Ils ne savaient pas ou ne voulaient pas savoir que la Thora n’a pas été donnée pour être étudiée dans le désert mais bien pour être appliquée dans toutes ses dimensions par la Nation toute entière. Ils n’ont pas compris que le véritable défi n’est pas d’éviter le problème du contact avec la Terre mais de s’y confronter en gardant nos valeurs morales, sans pour autant devenir des géants mus par leur seule force physique.
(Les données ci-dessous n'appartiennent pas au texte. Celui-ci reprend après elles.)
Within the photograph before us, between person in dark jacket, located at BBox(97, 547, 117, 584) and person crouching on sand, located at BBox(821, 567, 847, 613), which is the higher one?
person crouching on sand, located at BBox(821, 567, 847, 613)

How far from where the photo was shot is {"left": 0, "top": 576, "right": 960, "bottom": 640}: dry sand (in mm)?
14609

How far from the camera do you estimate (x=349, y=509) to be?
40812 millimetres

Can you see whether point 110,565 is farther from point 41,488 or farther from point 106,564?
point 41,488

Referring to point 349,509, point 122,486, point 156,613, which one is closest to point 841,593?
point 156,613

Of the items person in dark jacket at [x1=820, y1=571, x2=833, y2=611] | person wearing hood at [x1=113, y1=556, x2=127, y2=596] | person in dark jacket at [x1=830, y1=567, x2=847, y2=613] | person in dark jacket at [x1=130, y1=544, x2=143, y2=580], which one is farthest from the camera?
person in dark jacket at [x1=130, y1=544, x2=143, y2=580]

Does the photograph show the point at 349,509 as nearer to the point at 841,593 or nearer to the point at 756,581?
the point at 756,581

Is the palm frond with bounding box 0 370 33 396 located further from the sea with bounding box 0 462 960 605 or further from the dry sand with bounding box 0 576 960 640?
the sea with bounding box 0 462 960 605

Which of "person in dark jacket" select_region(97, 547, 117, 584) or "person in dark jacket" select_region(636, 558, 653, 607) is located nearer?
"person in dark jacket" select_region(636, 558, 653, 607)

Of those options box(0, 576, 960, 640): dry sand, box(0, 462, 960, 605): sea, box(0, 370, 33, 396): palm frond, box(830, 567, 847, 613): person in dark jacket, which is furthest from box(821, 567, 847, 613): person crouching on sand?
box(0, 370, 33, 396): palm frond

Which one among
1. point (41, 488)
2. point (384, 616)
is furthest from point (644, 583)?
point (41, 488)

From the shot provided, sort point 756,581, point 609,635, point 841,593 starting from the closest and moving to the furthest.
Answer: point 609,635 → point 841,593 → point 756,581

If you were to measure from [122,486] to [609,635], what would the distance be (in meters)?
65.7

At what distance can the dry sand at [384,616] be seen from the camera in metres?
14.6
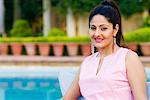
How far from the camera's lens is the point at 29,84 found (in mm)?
9086

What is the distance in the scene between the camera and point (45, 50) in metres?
12.0

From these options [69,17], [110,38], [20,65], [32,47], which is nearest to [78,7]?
[69,17]

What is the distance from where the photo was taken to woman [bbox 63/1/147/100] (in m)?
2.34

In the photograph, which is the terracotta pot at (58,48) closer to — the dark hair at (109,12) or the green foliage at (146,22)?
the green foliage at (146,22)

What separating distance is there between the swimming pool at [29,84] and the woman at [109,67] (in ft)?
15.4

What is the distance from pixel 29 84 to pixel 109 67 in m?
6.79

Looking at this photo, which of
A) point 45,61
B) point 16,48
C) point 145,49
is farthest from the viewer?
point 16,48

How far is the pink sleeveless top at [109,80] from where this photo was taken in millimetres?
2377

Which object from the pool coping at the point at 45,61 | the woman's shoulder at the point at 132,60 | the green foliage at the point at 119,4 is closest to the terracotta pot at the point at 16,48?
the pool coping at the point at 45,61

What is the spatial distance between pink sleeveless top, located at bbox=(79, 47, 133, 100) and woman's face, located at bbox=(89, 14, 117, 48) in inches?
3.4

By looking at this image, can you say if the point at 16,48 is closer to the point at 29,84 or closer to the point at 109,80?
the point at 29,84

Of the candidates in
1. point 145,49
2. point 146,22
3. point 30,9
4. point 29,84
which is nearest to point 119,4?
point 146,22

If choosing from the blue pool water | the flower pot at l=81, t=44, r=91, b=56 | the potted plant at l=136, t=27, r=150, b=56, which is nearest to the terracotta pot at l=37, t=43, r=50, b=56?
the flower pot at l=81, t=44, r=91, b=56

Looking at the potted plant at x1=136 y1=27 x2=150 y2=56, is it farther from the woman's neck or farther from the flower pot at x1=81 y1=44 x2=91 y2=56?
the woman's neck
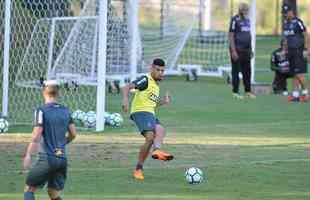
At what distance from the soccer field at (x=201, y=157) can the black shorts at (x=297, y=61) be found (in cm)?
183

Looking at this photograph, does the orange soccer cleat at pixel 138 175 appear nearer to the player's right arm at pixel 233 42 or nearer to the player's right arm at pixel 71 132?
the player's right arm at pixel 71 132

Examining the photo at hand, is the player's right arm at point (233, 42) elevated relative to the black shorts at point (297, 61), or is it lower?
elevated

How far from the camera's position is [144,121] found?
1266 centimetres

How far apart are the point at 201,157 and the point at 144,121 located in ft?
6.21

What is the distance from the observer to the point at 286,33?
23703 mm

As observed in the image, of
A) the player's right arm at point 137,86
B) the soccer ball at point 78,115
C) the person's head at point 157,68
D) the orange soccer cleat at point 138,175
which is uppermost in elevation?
the person's head at point 157,68

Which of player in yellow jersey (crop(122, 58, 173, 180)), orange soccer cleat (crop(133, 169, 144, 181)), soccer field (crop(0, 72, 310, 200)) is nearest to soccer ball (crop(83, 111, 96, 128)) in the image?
soccer field (crop(0, 72, 310, 200))

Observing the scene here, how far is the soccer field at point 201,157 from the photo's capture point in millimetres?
11516

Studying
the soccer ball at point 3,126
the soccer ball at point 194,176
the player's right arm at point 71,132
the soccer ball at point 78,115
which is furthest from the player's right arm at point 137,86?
the soccer ball at point 78,115

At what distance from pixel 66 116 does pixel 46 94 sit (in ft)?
0.92

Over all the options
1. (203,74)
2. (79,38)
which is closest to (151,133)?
(79,38)

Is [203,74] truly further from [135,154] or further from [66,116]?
[66,116]

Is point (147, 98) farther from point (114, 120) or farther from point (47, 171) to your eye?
point (114, 120)

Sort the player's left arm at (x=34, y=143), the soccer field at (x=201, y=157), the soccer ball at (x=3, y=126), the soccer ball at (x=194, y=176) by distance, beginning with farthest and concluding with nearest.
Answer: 1. the soccer ball at (x=3, y=126)
2. the soccer ball at (x=194, y=176)
3. the soccer field at (x=201, y=157)
4. the player's left arm at (x=34, y=143)
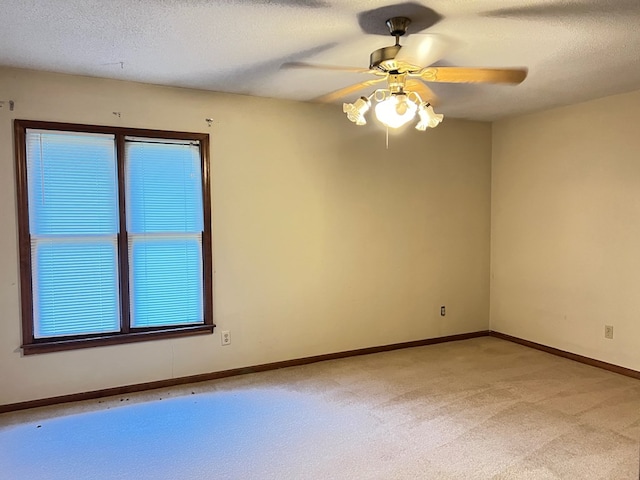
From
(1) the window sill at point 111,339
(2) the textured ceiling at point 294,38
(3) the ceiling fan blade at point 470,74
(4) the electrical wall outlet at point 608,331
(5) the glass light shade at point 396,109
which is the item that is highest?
(2) the textured ceiling at point 294,38

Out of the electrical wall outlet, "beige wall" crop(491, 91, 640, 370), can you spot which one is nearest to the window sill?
"beige wall" crop(491, 91, 640, 370)

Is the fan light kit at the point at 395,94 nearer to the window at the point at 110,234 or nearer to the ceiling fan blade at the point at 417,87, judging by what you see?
the ceiling fan blade at the point at 417,87

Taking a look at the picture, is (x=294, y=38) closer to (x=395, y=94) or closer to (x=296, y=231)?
(x=395, y=94)

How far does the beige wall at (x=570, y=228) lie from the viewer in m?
3.74

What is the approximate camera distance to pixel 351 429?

Calev le leur avait pourtant crié: “Montons et prenons-en possession car nous en sommes capables”! Encore eût-il fallu l’écouter.
Arrêtez-moi si je dis des bêtises…
Rav Elie Kling
L’explication “intellectuelle” d’Emmanuel Lévinas ? Peu pertinente.
Plus convaincant est le commentaire de Rachi de Troyes (Midrash Raba) :
שְׁלַח-לְךָ אֲנָשִׁים, (במדבר רבה) לָמָּה נִסְמְכָה פָּרָשַׁת מְרַגְּלִים לְפָרָשַׁת מִרְיָם? לְפִי
שֶׁלָּקְתָה עַל עִסְקֵי דִּבָּה, שֶׁדִּבְּרָה בְּאָחִיהָ, וּרְשָׁעִים הַלָּלוּ רָאוּ וְלֹא לָקְחוּ מוּסָר.
Les dix chefs de tribus ont été les précuseurs de la faute – version juive du BDS, mais beaucoup plus “efficace” – réitérée par la majorité des “rabbins” des USA, d’Europe et d’Afrique du Nord avant et après la Seconde Guerre mondiale et jusqu’à nos jours. Les conséquences de cette erreur tragique sont malheureusement connues, outre l’Holocauste : l’assimilation et la disparition volontaire de dizaines de millions de juifs en 70 ans.